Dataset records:
┄┄┄┄┄┄┄┄┄┄┄┄┄┄┄┄┄┄┄┄
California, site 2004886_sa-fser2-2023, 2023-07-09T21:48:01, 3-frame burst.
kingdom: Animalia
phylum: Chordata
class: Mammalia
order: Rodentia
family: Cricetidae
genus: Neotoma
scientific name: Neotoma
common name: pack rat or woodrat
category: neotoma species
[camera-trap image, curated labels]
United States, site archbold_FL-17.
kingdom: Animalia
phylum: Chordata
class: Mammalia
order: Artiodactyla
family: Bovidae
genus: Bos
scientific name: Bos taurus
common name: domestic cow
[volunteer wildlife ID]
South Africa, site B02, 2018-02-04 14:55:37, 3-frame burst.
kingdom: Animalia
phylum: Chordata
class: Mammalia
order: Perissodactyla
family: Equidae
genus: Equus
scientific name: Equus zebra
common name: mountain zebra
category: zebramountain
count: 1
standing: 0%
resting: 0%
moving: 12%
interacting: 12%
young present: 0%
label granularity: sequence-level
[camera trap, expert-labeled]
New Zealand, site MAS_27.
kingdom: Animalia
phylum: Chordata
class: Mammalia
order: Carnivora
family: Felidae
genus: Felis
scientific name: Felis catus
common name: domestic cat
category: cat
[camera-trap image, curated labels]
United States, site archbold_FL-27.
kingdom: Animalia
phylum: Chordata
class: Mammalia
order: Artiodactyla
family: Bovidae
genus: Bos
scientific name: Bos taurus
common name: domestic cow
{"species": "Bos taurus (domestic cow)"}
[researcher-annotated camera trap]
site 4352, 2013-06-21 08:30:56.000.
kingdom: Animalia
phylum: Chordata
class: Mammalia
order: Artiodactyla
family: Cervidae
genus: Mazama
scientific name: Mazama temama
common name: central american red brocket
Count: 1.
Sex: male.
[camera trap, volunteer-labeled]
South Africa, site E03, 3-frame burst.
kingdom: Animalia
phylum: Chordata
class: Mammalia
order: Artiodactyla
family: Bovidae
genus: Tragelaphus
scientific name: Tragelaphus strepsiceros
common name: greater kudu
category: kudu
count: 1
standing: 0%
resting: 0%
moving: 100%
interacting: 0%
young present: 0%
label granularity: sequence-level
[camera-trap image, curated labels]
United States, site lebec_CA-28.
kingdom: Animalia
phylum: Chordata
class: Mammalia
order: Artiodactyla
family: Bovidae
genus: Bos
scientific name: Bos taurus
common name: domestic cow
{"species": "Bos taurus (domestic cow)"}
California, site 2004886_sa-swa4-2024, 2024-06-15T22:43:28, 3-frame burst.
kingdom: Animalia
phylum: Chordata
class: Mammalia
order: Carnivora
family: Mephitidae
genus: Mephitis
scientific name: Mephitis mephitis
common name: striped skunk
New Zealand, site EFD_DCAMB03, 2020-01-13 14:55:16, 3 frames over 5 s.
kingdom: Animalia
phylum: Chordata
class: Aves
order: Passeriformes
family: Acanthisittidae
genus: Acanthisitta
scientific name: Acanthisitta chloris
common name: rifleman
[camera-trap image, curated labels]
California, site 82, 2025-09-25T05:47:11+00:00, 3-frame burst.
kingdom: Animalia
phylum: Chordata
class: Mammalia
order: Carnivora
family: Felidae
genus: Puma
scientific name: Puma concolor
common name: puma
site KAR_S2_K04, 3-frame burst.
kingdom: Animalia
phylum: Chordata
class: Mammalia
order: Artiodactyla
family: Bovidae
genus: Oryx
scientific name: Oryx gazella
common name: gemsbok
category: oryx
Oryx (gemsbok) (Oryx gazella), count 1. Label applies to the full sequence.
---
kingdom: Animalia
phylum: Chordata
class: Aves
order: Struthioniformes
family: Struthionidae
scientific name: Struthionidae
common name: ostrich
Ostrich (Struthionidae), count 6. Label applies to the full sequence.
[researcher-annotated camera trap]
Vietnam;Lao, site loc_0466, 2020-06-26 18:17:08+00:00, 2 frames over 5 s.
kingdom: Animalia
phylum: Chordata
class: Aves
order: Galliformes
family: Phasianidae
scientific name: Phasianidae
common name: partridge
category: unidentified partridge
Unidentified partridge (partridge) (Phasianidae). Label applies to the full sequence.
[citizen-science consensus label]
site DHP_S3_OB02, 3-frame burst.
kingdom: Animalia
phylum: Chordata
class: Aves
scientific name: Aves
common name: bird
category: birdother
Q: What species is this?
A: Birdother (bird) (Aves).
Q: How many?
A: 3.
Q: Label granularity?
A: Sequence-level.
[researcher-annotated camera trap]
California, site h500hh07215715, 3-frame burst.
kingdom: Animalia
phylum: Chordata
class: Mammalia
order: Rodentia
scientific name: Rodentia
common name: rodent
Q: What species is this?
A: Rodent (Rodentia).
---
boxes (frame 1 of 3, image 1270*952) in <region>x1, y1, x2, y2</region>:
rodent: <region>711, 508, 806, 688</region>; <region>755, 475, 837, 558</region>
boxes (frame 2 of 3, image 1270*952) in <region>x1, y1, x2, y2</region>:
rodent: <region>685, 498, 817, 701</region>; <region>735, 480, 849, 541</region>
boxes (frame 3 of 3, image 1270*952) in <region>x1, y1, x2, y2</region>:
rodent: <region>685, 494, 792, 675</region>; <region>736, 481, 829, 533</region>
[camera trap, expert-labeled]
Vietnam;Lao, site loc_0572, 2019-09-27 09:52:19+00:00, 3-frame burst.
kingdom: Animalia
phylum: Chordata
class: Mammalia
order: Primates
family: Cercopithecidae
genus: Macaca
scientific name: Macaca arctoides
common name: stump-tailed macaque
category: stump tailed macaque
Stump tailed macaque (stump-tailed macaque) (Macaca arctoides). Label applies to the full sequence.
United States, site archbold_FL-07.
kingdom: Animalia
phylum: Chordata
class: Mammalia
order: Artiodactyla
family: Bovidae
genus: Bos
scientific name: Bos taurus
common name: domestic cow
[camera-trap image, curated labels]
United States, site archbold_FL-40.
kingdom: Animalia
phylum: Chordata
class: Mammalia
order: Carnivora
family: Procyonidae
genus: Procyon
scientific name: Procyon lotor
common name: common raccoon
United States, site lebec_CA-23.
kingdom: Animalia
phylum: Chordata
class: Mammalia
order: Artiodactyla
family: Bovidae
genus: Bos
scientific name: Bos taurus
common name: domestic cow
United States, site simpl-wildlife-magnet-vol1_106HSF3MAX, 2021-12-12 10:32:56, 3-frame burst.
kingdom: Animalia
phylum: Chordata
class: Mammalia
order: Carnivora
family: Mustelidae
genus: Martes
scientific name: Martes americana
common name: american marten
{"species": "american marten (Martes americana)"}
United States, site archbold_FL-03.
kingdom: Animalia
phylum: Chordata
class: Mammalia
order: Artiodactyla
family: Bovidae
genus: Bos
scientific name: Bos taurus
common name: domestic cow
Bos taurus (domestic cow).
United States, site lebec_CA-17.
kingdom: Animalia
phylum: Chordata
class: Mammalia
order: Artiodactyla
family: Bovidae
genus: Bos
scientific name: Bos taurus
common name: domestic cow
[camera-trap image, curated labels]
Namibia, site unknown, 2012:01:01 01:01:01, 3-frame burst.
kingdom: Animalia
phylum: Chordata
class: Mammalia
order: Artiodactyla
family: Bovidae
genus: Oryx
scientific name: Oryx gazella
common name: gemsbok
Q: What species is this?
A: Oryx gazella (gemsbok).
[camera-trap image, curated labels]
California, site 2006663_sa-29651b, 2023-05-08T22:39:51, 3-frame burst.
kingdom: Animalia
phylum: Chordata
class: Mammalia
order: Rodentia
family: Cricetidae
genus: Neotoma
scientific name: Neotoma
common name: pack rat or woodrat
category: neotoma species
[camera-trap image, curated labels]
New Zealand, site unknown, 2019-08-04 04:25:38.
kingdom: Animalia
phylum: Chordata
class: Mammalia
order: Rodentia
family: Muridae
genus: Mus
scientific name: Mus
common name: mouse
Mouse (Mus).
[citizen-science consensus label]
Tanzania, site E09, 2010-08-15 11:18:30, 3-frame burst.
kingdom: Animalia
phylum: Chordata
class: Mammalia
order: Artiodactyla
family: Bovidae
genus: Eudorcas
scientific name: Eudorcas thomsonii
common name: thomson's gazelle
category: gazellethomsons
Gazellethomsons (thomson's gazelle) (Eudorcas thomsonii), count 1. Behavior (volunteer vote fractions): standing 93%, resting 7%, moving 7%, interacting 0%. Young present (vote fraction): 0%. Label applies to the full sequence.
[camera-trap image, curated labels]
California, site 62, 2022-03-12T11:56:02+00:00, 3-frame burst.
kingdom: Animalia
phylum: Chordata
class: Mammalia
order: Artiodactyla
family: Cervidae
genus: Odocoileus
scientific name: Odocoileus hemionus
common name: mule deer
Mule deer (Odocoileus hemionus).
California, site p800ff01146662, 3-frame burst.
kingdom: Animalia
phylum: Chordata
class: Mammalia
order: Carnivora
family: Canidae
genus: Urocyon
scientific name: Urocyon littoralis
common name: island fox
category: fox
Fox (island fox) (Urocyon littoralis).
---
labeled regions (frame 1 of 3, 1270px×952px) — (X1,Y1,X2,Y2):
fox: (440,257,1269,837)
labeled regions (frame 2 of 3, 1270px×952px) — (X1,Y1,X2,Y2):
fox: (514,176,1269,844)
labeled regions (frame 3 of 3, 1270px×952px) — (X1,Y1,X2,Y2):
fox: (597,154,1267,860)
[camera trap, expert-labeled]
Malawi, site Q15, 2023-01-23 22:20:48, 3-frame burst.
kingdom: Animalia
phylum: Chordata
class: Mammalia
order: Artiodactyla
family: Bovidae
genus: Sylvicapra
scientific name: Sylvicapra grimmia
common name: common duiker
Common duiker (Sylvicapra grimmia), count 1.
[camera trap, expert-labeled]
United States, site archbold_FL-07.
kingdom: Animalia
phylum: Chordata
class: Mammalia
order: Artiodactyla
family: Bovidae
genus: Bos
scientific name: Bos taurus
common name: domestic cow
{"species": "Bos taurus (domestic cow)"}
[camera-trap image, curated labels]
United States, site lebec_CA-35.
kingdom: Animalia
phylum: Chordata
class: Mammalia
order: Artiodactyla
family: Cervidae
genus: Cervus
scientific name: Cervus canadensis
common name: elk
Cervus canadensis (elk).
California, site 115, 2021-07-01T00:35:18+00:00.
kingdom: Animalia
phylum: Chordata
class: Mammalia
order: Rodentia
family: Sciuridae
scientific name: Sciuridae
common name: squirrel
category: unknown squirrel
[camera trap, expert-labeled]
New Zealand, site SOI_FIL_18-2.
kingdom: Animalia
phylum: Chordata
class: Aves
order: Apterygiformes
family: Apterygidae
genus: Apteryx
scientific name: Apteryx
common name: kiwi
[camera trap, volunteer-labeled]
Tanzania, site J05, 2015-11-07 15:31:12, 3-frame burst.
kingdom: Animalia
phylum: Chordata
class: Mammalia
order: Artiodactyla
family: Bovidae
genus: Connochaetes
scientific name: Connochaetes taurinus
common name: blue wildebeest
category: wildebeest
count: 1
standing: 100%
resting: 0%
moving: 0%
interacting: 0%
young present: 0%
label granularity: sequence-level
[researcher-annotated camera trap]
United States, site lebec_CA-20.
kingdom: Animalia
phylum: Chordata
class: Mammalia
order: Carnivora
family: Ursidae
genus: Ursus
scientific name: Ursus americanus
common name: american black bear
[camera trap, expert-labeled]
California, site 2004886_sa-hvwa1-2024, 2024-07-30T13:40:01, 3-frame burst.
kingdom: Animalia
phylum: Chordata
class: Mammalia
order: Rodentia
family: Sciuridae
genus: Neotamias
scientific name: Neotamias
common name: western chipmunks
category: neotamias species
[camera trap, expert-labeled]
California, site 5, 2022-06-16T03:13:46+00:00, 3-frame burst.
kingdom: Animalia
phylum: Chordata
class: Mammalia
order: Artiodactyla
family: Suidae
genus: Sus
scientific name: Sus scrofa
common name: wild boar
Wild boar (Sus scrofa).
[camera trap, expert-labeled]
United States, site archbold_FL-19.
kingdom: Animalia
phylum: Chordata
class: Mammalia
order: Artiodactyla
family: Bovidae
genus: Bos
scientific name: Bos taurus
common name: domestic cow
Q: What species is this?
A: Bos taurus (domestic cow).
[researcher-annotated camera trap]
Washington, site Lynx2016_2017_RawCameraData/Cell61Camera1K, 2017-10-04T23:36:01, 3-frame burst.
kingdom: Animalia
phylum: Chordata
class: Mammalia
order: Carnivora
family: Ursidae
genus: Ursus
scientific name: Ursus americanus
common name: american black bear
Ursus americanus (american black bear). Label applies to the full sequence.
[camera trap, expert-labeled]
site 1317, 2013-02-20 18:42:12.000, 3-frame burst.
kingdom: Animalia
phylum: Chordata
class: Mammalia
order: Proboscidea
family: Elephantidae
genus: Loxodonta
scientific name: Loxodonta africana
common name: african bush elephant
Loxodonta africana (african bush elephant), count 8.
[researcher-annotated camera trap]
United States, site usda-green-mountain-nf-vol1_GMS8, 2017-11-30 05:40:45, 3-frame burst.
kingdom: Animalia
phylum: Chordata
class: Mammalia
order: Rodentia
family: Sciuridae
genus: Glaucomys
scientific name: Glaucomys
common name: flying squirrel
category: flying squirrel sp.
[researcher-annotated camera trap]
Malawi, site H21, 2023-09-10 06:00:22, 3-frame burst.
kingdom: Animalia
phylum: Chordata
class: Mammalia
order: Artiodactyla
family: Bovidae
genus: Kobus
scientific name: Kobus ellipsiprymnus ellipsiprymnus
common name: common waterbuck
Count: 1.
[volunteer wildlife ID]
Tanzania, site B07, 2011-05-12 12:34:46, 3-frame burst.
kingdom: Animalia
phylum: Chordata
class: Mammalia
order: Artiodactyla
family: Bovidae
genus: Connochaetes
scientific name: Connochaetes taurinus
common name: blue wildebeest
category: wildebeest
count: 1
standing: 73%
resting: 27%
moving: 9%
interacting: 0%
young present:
┄┄┄┄┄┄┄┄┄┄┄┄┄┄┄┄┄┄┄┄
**Exercise directions:** Which lines of the data contain the string "over"? Copy each of them.

**Exercise solution:**
New Zealand, site EFD_DCAMB03, 2020-01-13 14:55:16, 3 frames over 5 s.
Vietnam;Lao, site loc_0466, 2020-06-26 18:17:08+00:00, 2 frames over 5 s.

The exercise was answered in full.